Yesterday my anxiety was insane. I took 3.5 milligrams of Xanax throughout the day. I then took 30mil of melatonin just to deal with stuff. I fell asleep fairly quickly and stayed asleep until about 7. I don’t remember much about the morning. I went to Whole Foods and to Taco Bell.
I had my second therapy session. It went good. She was in her office and gave me a tour. Still says she says she’s looking forward to seeing me in person. I mentioned spending a lot of time in my bed because I liked my weighted blankets and I had a lot of other sensory things. She asked what they were and I said they were weird ones and I wasn’t comfortable sharing them right now.
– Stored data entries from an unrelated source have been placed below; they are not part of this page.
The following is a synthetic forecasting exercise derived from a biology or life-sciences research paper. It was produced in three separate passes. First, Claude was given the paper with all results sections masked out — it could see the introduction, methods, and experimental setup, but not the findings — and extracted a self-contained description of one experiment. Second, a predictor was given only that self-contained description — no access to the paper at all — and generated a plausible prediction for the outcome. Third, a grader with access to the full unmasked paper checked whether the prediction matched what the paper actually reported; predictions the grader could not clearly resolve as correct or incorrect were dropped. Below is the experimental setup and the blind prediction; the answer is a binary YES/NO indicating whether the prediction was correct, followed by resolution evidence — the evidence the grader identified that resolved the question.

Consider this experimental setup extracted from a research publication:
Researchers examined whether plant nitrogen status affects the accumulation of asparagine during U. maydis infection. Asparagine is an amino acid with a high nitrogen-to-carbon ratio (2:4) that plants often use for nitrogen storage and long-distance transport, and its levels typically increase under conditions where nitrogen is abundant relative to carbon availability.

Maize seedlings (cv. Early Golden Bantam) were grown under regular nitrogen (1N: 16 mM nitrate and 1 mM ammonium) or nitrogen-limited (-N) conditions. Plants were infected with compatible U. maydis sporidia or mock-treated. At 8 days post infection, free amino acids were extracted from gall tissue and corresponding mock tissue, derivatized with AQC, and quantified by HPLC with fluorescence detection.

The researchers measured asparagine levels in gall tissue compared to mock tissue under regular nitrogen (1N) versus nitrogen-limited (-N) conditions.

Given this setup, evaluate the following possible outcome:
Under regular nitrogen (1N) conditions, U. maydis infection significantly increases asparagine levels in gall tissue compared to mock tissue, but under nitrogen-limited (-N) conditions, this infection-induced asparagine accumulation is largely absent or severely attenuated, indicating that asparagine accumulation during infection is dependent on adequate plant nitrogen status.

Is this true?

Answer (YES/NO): NO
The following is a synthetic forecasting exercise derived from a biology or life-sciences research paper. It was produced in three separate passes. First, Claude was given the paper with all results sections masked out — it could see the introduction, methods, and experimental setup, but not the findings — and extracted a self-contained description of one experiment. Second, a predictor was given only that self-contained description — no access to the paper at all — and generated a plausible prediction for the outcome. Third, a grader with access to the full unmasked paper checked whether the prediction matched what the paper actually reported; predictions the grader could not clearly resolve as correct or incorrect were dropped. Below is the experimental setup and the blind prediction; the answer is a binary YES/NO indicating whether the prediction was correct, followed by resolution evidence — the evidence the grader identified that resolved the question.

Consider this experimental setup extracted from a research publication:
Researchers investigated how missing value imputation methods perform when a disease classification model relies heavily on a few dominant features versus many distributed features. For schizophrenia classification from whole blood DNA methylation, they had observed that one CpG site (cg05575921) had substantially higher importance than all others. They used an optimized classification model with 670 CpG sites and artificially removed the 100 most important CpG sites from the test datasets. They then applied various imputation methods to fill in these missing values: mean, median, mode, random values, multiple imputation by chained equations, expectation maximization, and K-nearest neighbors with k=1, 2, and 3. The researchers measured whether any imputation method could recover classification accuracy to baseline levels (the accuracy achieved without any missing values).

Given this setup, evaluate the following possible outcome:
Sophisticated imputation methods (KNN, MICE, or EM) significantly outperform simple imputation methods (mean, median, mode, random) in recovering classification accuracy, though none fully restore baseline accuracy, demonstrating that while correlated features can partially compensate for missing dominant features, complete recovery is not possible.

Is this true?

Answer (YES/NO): YES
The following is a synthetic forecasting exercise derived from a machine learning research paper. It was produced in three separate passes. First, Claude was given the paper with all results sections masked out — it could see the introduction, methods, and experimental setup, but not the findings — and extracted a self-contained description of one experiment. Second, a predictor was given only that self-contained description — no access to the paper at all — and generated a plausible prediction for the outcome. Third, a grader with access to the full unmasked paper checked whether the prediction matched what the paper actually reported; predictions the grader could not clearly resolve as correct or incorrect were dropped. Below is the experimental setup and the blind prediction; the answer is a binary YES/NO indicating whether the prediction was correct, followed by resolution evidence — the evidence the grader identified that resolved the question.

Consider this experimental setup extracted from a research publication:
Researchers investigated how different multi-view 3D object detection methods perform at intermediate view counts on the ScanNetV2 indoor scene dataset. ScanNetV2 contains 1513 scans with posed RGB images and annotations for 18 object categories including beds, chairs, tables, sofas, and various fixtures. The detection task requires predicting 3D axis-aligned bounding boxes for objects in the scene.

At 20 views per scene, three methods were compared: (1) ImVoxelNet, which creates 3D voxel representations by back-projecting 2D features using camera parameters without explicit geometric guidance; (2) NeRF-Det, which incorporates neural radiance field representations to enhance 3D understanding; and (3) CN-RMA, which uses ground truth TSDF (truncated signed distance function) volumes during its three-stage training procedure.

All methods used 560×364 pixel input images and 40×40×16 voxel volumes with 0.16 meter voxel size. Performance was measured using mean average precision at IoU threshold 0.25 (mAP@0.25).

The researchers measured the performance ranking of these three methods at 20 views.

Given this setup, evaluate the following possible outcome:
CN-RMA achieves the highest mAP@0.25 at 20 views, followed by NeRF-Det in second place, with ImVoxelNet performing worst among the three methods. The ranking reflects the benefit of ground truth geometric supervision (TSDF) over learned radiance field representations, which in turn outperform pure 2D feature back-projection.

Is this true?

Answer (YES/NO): YES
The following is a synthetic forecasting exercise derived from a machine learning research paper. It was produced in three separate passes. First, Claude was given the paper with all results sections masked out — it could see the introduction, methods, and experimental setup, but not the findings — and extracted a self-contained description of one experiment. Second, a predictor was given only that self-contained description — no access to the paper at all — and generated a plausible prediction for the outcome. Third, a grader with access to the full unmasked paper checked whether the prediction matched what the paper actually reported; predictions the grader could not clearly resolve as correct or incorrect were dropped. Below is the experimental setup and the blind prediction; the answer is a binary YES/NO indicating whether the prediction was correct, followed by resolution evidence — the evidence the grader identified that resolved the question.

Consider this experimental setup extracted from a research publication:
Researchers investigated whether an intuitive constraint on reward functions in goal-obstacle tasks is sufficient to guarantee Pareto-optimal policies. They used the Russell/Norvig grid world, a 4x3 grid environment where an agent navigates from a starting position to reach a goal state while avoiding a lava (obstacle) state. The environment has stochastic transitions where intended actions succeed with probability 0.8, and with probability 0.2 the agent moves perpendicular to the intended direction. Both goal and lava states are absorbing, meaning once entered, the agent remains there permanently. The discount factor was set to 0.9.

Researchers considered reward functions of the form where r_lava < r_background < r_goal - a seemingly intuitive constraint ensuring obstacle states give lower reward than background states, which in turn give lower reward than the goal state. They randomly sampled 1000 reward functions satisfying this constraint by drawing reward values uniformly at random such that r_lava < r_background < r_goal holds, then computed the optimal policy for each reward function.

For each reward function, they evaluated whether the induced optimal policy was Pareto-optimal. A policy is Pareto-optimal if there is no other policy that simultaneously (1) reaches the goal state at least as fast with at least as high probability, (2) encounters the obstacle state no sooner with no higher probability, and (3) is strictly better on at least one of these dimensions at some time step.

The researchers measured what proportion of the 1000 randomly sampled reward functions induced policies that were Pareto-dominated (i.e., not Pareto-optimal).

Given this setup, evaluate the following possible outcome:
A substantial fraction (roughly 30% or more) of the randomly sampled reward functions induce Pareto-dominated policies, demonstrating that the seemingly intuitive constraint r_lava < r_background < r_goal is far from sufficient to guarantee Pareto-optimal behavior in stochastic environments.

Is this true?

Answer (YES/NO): YES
She looked kinda confused/amused and said something along the lines of “a coping skill is a coping skill and if it helps it helps” my old therapist did actually email her so my new one is going to send a disclosure to me so she can talk to her. Although she was supposed to have sent it the last time I saw her. But today went well and my anxiety is under control.
Yesterday I posted a new profile picture. I was posting it just for my own future sake. I had gone on a deleting spree of old pictures of myself. I ended up getting over 20 likes for the picture including from some people who never like my stuff. But I got this PM message from one of my old coworkers who had a lot of trouble at work and had a lot of trouble after she suddenly disappeared and cut off all contact. She asked me how I was doing and that I looked great and then she sent me a picture of a Starbucks drink she had ordered. At first I was kinda annoyed that she was messaging me after 1.5 years of no contact but then I figured she was just being nice and she is a lot more insecure then I realized she was.